#### [TASK SET]
1. In the passage on PPIH's store expansion below:
(a) In what year is PPIH launching its food-focused store brand?
(b) What tax-free sales target has PPIH set for 2035?
(c) On what date is Hideki Moriya set to assume the presidency?
2. Can you resume the passage on PPIH's store expansion below and keep writing it from its last sentence?

#### [PASSAGE PROVIDED]
It’s not just about numbers. PPIH is launching a food-focused store brand in 2026, planning to roll out 200 to 300 outlets under that brand over the next decade. These locations will cater to travelers seeking local snacks and specialty treats.
A Long-Term Vision
By 2035, PPIH has set an impressive target of achieving ¥400 billion (approx. $2.7 billion) in tax-free sales, driven largely by international traffic through these expanded stores.
Healthy Financial Momentum
Already, PPIH is riding a wave of strong performance—notably driven by private-label offerings and tourist purchases. For the fiscal year ending in June, they recorded a 2% year-on-year growth in net profit, reaching ¥90.5 billion, and forecast their fiscal year earnings to hit ¥100 billion for the first time.
At a Tokyo news briefing, Representative Director Hideki Moriya—set to assume the presidency on September 26—emphasized the company’s long-term goals: “We will build a company that can earn ¥300 billion in operating profit.”
Benchmarking Success
This bold expansion builds on a surge in tourism-driven retail success. In June 2024, PPIH crossed ¥2 trillion in annual sales for the first time, buoyed by tourists’ appetite and private-label items. Net profit surged 34.1% to ¥88.7 billion.

#### [DATA EXCERPT]

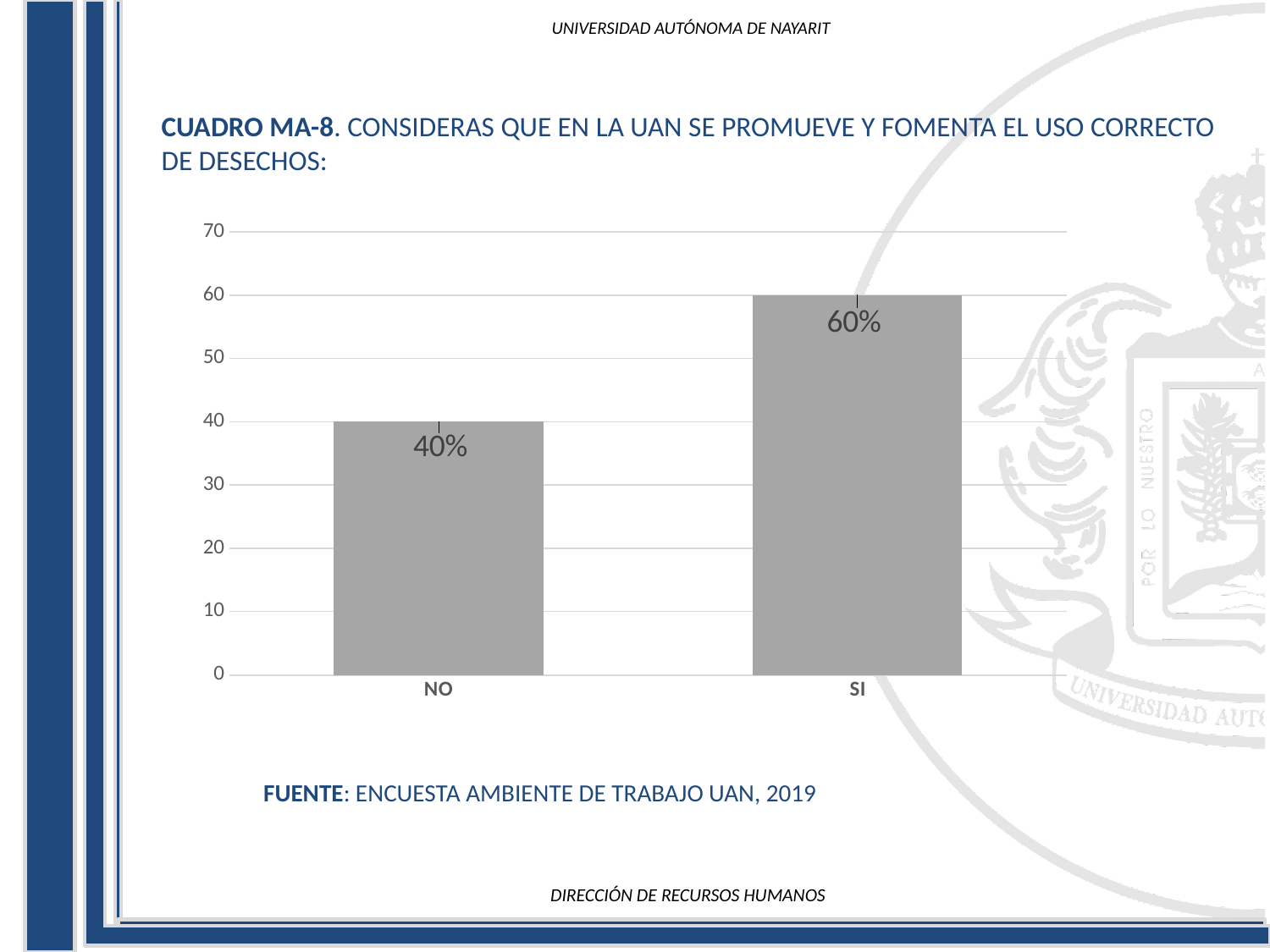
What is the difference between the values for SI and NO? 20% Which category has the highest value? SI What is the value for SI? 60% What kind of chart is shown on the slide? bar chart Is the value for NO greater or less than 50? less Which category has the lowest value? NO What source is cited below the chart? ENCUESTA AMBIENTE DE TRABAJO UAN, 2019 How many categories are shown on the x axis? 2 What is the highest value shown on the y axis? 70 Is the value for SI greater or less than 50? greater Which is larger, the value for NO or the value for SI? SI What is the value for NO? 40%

#### [TASK RESULTS]
1.
(a) 2026
(b) ¥400 billion (approx. $2.7 billion)
(c) September 26

2.
Industry analysts and shoppers alike describe the Donki experience as a “treasure hunt”—an immersive retail journey that delights international visitors with quirky, eclectic finds.
Strategic Implications
- Tourism-Centric Growth: PPIH is explicitly aligning its expansion with rising inbound tourism and tax-free spending.
- Diversified Retail Formats: The new food-centered brand—coupled with local tourist-targeted stores—increases market versatility.
- Profit Ambitions: With structured store expansion and product offerings, the company is on track to meet its aggressive profit targets.
Summary Table
Initiative | Details |
New Store Opens (by 2035) | 250 new Don Quijote outlets |
New Food-Focused Brand | Launch in 2026; 200–300 stores over 10 years |
Tax-Free Sales Target (2035) | ¥400 billion (~USD 2.7 billion) |
Latest Annual Net Profit | ¥90.5 billion; aiming for ¥100 billion |
Ambitious Operating Profit Goal | ¥300 billion in operating profit |
This strategy positions PPIH to become an even more dominant player in tourism-driven retail—leveraging its eclectic, convenience-oriented format to capture the growing wave of international shoppers.